Sin vacilar, él levantó las ramas y las golpeó con fuerza contra el trasero de su hija, luego volvió a azotarla en otra dirección, marcando su piel con nítidas líneas en zigzag que pude ver incluso a tanta distancia. Repitió el castigo varias veces con una deliberación estudiada cuya violencia era aún más sorprendente por su falta de emoción aparente.

Ni siquiera se me ocurrió mirar hacia otro lado. Me quedé totalmente paralizada entre los arbustos, demasiado aturdida incluso para ahuyentar a los mosquitos que se arremolinaban alrededor de mi cara.

Christie soltó las varas, se dio la vuelta y se metió en la casa antes de que yo pudiera hacer otra cosa que parpadear. Malva se sentó en cuclillas y se sacudió la falda, se la bajó y se alisó la tela con delicadeza sobre el trasero cuando se levantó. Tenía la cara roja, pero no lloraba ni parecía angustiada.

«Está acostumbrada.» El pensamiento se presentó de improviso. Vacilé, sin saber qué hacer. Antes de que pudiera decidirme, Malva se arregló el gorro, dio media vuelta y entró en el bosque con aire de determinación, precisamente en mi dirección.

Me escondí detrás de un gran tulípero, incluso antes de ser consciente de que había tomado una decisión. Ella no estaba herida, y yo estaba segura de que no quería enterarse de que alguien había visto el incidente.

Malva pasó a escasos metros de mí, resoplando un poco durante el ascenso y murmurando de una manera que me hizo pensar que estaba muy enfadada, más que disgustada.

Me asomé con cuidado por detrás del tulípero, pero no pude ver más que su gorro durante un instante fugaz, sobresaliendo entre los árboles. No había cabañas allá arriba, y ella no llevaba ninguna cesta ni herramientas para recolectar frutos. Tal vez sólo quería estar sola, reponerse. No me sorprendería que así fuera.

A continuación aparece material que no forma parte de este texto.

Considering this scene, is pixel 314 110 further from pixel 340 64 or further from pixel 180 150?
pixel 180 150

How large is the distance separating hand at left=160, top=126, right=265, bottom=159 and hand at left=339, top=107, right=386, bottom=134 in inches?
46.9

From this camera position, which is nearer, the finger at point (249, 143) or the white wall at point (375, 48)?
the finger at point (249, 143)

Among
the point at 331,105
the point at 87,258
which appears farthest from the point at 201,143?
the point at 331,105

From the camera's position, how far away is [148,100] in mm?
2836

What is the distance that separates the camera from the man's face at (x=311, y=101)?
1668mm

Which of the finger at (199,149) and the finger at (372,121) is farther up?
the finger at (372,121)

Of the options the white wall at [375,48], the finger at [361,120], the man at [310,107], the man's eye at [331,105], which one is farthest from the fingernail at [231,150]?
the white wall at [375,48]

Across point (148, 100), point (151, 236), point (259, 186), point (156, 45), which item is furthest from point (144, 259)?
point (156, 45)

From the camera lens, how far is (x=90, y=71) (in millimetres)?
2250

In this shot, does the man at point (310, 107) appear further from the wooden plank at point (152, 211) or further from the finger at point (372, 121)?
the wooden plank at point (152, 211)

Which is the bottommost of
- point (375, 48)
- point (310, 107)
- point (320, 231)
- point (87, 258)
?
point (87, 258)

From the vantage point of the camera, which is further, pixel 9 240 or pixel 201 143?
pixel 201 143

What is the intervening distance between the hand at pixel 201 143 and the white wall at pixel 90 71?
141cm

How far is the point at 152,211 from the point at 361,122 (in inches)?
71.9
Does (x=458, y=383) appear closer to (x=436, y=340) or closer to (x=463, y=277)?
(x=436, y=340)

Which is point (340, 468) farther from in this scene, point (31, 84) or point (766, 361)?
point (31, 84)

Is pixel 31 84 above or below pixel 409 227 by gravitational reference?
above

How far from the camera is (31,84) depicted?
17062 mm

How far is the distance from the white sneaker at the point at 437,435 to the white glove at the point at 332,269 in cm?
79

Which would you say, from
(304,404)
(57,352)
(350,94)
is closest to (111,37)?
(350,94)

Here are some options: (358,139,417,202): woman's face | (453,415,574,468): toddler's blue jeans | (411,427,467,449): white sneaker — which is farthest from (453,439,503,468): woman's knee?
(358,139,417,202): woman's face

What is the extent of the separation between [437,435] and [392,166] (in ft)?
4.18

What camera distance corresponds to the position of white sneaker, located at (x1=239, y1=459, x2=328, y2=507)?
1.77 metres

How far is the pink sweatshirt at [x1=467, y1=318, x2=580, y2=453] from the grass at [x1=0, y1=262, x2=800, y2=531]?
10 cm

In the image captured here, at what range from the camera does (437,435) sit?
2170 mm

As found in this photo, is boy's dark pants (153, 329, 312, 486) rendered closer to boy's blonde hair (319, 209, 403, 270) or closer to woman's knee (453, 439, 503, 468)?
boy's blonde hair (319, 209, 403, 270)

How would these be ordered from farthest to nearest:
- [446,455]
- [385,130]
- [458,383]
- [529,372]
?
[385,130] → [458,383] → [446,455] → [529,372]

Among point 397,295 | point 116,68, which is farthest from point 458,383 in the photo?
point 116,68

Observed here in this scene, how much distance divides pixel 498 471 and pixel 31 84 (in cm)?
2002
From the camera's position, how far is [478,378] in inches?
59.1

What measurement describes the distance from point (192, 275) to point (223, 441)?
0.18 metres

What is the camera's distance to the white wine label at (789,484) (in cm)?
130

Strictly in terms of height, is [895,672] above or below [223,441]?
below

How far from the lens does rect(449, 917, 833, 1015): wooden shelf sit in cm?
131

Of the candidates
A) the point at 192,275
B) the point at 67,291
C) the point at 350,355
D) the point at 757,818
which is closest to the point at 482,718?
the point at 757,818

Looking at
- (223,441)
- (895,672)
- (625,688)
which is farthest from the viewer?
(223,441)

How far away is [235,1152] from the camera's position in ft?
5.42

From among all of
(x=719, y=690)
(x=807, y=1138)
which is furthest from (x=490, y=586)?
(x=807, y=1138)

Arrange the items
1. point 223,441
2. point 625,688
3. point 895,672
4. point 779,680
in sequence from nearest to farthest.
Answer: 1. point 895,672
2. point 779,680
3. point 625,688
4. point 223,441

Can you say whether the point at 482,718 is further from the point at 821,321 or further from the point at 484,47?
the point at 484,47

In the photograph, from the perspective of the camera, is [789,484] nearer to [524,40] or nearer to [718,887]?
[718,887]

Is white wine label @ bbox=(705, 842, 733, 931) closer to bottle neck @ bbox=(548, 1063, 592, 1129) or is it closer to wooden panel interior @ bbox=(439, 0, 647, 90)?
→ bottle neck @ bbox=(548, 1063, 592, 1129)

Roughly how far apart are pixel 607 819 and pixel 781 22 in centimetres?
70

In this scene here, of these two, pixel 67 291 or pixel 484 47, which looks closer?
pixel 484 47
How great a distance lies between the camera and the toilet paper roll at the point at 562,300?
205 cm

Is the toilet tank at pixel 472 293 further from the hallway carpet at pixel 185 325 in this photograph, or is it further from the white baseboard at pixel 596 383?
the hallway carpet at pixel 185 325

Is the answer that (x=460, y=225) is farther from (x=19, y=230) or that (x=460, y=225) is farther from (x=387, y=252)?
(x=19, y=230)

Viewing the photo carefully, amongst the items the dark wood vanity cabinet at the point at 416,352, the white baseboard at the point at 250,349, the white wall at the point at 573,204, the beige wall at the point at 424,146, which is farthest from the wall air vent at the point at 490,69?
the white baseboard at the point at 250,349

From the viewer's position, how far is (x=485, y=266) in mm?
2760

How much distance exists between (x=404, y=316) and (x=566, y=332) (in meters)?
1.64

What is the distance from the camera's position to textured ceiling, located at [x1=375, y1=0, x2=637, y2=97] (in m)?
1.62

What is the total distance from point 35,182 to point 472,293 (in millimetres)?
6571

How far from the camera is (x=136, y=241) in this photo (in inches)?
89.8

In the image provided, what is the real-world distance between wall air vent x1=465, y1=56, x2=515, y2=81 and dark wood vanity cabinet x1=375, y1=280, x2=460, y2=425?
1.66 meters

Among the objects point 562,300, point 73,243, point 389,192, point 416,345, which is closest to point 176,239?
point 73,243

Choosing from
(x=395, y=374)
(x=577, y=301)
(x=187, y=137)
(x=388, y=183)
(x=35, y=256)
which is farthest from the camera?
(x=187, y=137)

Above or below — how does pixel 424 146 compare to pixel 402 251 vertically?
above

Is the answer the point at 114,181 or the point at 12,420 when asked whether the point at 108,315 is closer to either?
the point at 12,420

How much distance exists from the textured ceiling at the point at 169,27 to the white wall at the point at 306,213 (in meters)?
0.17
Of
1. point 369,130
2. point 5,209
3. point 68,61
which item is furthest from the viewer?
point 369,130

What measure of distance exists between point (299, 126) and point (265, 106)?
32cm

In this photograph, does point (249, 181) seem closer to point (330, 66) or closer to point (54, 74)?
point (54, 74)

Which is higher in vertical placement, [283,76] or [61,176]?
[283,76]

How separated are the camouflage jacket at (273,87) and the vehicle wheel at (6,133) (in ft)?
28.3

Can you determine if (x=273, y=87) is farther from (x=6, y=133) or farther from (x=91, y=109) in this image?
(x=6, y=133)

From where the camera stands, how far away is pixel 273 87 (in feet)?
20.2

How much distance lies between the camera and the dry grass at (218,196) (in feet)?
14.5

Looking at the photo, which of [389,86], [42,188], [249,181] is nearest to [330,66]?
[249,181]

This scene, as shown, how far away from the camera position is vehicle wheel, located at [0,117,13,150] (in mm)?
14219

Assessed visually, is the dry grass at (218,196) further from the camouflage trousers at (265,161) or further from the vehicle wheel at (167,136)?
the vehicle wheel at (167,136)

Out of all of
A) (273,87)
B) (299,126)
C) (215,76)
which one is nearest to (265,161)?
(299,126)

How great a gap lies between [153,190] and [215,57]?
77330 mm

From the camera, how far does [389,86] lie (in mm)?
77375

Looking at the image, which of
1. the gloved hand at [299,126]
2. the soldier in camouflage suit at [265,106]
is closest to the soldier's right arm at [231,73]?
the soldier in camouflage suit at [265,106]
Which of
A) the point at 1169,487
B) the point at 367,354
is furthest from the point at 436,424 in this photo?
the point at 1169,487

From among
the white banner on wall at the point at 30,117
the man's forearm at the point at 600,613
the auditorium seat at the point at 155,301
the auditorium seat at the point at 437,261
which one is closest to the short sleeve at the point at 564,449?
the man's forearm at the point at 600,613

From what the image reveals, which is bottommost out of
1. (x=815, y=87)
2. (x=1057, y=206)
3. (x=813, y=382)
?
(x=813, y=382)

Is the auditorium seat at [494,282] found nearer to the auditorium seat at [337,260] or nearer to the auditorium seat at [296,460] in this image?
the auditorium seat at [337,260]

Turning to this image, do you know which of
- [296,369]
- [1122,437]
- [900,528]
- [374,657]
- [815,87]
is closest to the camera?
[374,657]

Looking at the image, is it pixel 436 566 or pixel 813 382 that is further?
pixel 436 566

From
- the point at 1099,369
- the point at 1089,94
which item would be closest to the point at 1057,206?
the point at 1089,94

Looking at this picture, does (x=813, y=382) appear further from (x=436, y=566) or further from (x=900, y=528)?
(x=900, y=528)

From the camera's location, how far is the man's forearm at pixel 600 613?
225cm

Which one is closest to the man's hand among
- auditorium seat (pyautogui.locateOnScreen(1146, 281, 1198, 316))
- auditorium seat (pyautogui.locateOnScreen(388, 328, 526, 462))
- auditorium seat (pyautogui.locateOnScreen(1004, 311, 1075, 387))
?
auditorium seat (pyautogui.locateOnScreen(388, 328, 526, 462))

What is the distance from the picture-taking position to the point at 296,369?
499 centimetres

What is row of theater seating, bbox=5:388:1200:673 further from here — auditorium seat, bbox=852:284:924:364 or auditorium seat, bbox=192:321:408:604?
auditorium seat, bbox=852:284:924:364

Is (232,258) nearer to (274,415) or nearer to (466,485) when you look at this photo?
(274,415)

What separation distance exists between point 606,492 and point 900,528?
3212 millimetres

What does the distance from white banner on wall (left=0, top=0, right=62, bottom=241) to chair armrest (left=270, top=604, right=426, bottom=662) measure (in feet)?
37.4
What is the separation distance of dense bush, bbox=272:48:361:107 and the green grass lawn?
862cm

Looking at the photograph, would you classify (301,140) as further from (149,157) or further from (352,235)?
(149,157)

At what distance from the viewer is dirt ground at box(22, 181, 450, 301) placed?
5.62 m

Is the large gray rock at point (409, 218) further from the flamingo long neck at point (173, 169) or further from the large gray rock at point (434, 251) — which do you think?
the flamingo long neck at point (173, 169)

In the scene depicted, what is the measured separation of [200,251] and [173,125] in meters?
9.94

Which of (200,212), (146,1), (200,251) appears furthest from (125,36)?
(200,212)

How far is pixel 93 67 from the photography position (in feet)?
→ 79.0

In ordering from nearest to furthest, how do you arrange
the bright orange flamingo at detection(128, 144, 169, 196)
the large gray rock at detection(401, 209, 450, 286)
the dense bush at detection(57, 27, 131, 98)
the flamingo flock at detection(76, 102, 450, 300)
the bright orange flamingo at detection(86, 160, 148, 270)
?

Esperé hasta que se perdió de vista, y luego empecé a bajar lentamente la ladera. No me detuve en la cabaña de Christie, aunque tenía mucha sed. Ya había perdido todo el interés en las abejas errantes.

Encontré a Jamie a cierta distancia de la casa, charlando con Hiram Crombie. Los saludé con un gesto y esperé a que Crombie terminara lo que había venido a hacer, para poder contarle a Jamie lo que había presenciado.

Por suerte, Hiram no mostró interés en quedarse; yo lo ponía nervioso. Le expliqué a Jamie de inmediato lo que había visto, y me irritó el hecho de que él no compartiera mi preocupación. Si Tom Christie consideraba necesario azotar a su hija, era asunto suyo.

—Pero podría... podría ser que... tal vez no sea sólo un azote. Tal vez... le haga otras cosas.

Me lanzó una mirada de sorpresa.

—¿Tom? ¿Tienes alguna razón para pensarlo?

—No —admití a regañadientes. El tema de Christie me hacía sentir incómoda, pero probablemente eso sólo se debía a que Tom y yo no nos llevábamos bien. No era tan estúpida como para pensar que una tendencia hacia el fanatismo religioso implicaba que una persona no actuaría con crueldad, pero... para ser justos, tampoco implicaba que lo hiciera—. Pero es posible que no deba azotarla de esa manera, ¿no? Sobre todo a su edad.

Él me miró con un ligero disgusto.

—Tú no entiendes nada, ¿verdad? —dijo, repitiendo exactamente mi pensamiento.

—Yo estaba a punto de decirte lo mismo a ti —respondí, igualando su mirada. Jamie no apartó la vista, sino que la sostuvo, convirtiéndola lentamente en una mirada de irónica diversión.

—Entonces, ¿es diferente? —preguntó—. ¿En tu mundo? —Su voz tenía justo el filo suficiente como para obligarme a recordar que no estábamos en mi mundo, y que jamás lo estaríamos. De pronto sentí que se me ponía la carne de gallina y se me erizaba el fino vello rubio del brazo.

—En tu época, ¿un hombre no le pegaría a una mujer? ¿Ni siquiera por una buena causa?

¿Qué podía contestarle? No podía mentirle, incluso aunque quisiera; él conocía mi cara demasiado bien.

—Algunos sí lo hacen —admití—. Pero no es lo mismo. En mi época, como tú dices, un hombre que golpea a su mujer es un criminal. Pero —añadí, para ser justa—, si un hombre golpea a su mujer en mi época, lo más probable es que use los puños.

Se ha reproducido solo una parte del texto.